Uganda Tour Deepens O'Neill, Bono Divisions on Aid|
Posted on Monday, May 27 @ 09:14:26 UTC by Macphisto
KAMPALA, Uganda (Reuters) - U.S. Treasury Secretary Paul O'Neill and Irish rock singer Bono revealed strong differences Monday over how rich nations should help poverty-stricken Africa.
The pair, in Uganda on the third leg of a debt-study tour that has taken them to Ghana and South Africa and will end in Ethiopia, differed on whether more aid money and increased debt forgiveness could help Uganda.
As the pair toured an elementary school outside Kampala, O'Neill expressed surprise that six or seven children had to share one book and suggested voluntary aid could ease such shortages.
"I think if people understood they could give six copies of Dr. Seuss and every child could have one ... that translates better than saying give us some more money," O'Neill said.
"If you do something that helps people with real tangible things (it helps more than) some cosmic stuff about billions of dollars," O'Neill said.
Bono, a long-term activist for debt relief and aid to Africa, responded by saying more money was desperately needed from rich Western nations.
"It is going to take billions of dollars ... it's not 'cosmic stuff' though," Bono said, adding more money would allow children to have a meal a day and to prepare themselves for better futures through education.

EXTRACTED ENTRIES |
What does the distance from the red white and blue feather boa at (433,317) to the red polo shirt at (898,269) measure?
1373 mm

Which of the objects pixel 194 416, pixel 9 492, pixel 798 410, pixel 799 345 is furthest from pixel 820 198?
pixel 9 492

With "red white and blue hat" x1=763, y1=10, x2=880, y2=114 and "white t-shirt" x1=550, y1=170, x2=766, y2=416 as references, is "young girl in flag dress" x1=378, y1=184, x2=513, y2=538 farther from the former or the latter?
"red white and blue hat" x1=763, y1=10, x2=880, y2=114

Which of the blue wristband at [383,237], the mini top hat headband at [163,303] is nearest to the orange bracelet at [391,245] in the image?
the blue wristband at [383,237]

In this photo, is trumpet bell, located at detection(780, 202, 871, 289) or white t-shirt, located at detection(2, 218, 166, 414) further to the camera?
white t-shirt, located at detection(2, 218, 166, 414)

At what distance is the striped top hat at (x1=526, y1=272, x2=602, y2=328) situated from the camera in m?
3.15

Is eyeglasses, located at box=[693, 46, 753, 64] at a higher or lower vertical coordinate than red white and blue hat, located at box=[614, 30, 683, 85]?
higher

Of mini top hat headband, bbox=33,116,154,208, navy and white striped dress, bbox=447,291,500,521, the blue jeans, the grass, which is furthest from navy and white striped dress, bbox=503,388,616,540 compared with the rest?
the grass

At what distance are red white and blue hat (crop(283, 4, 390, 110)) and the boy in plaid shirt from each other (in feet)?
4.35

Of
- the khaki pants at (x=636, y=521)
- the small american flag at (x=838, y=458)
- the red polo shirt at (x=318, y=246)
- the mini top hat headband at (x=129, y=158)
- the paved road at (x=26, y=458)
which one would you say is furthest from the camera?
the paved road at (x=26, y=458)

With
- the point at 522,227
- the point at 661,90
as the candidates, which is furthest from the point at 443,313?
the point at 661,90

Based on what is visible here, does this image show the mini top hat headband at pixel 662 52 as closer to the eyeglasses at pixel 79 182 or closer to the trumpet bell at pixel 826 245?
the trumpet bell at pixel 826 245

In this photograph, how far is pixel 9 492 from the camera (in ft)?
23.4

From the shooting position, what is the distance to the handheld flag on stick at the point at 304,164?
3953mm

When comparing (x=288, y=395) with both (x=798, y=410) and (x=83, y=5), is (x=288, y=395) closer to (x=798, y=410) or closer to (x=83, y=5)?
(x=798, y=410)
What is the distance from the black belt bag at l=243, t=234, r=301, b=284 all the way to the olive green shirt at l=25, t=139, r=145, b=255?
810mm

PARTS OF THE EXERCISE |
1) Decide whether each statement below agrees with the news report on the O'Neill and Bono tour of Uganda. Answer yes or no for each, and quote the words from the report that settle it.
(a) The debt-study tour began in Uganda.
(b) At the elementary school, O'Neill was surprised that several children had to share a single book.
(c) Bono said more money would let children have a meal a day.
2) According to the news report on the O'Neill and Bono tour of Uganda, in which country will the debt-study tour end?
3) Carry on the news report on the O'Neill and Bono tour of Uganda, starting after its last sentence.

ANSWERS FOR THIS EXERCISE |
1)
(a) No: "in Uganda on the third leg of a debt-study tour that has taken them to Ghana and South Africa and will end in Ethiopia"
(b) Yes: "O'Neill expressed surprise that six or seven children had to share one book"
(c) Yes: "adding more money would allow children to have a meal a day"

2) Ethiopia.

3)
Earlier, the two, joined by Hollywood actor Chris Tucker, traveled down dusty roads through lush green countryside to visit a well project that Bono and O'Neill agreed was a prime example of effective aid use.
The well, which cost about $1,000 to build, provides clean water for about 500 people. Local officials said it had helped reduce diarrhea and other diseases.
Singing school children greeted the pair at a nearby elementary school. They spent some time with school officials and children in the mud-floored building.
Uganda is ranked at 141 out of 162 countries on the United Nations Development Index.
The country of 23 million has averaged six percent growth over the past decade, largely helped by donor funds. In 2000 around 35 percent of the population was living on less than a dollar a day -- down from 56 percent in 1992.